You know that phrase you sometimes hear your coach roll out, when you’re attempting something challenging? Maybe making a three-point jump-shot or turning a 6-4-3 double play? “This ain’t rocket science!” Your face reddens. You redouble your efforts and try again. And again. There’s a reason why it stings. You know what you’re trying to do is not so difficult. Lots of people have done it before you. But rocket science! Rocket science is hard. Really hard. So hard that we use it as the stick by which we measure all other difficult challenges.
Spaceflight has fascinated me for a long time. That’s not really surprising. You grow up in the space age, and such fascinations are bound to happen to a few of us. That fascination has extended into a lot of different interests and hobbies.

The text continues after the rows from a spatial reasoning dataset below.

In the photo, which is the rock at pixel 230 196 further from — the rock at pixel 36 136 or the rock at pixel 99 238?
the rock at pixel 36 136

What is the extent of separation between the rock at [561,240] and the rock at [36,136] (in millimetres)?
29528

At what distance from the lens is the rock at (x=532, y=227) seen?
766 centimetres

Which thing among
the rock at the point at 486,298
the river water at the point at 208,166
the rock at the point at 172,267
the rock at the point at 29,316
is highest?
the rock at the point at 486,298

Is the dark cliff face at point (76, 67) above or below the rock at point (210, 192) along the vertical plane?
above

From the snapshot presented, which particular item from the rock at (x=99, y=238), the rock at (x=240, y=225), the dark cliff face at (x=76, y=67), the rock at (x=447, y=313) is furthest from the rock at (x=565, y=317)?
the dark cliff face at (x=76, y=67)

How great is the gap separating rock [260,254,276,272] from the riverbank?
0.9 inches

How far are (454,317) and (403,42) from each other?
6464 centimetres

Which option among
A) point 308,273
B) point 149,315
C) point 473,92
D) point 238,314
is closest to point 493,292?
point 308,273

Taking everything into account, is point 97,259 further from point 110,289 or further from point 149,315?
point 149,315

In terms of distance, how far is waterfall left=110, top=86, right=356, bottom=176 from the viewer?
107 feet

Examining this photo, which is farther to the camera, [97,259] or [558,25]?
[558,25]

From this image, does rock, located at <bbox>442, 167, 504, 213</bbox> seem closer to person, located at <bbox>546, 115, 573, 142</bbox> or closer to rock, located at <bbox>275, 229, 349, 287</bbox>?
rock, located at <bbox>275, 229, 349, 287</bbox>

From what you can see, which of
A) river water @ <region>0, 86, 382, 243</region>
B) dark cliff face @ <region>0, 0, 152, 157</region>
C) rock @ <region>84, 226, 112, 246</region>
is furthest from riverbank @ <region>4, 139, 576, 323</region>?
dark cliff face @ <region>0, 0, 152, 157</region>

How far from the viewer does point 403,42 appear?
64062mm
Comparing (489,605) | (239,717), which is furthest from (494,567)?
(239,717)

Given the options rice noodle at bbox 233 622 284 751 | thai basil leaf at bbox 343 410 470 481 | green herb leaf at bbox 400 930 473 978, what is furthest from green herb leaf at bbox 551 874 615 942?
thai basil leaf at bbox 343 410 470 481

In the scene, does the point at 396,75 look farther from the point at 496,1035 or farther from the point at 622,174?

My most recent engagement with spaceflight came on the heels of NASA’s announcement of liquid water on Saturn’s moon Enceladus. I started playing Kerbal Space Program. KSP is a sandbox game currently in development. As a player, you control a nascent space program operated by Kerbals (rhymes with gerbils), a race of small green humanoids, who have constructed a fully functional spaceport, Kerbal Space Center. KSC bears a striking resemblance to Kennedy Space Center back here on Earth. At KSP, you build rockets and spaceplanes. You stage them on the pad and hit ignition. Once you’re in flight, you execute the proper maneuvers to establish your desired orbits. KSP uses a very sophisticated physics engine to model all of this: thrust, drag, aerodynamic forces, material strengths are all accurately represented. Planets have different atmospheres that affect the efficiency of wings and parachutes. The physics engine is accurate enough that real-world spaceflight techniques are viable methods to get around. For example, you use Hohmann transfer orbits to transit the Mun and aerobraking to return to Kerbin. Gravity-assist slingshots, geosynchronous orbits, and orbital docking maneuvers are all possible.
It’s fascinating and extremely empowering to have the entire solar system at your fingertips. It is also extremely humbling. When I began playing, I roughly modeled my attempts after the historical progression. Could I get a rocket off the ground? Could I establish a stable orbit? Could I establish a polar orbit? Could I start in one orbit and move to another? I tried these things– and failed more than a few times– while being fully aware that I was reproducing experiments with more than half a century of real world spaceflight experience to support me. The technological advancements in computing in that same time interval are also immense. But that doesn’t make things any easier.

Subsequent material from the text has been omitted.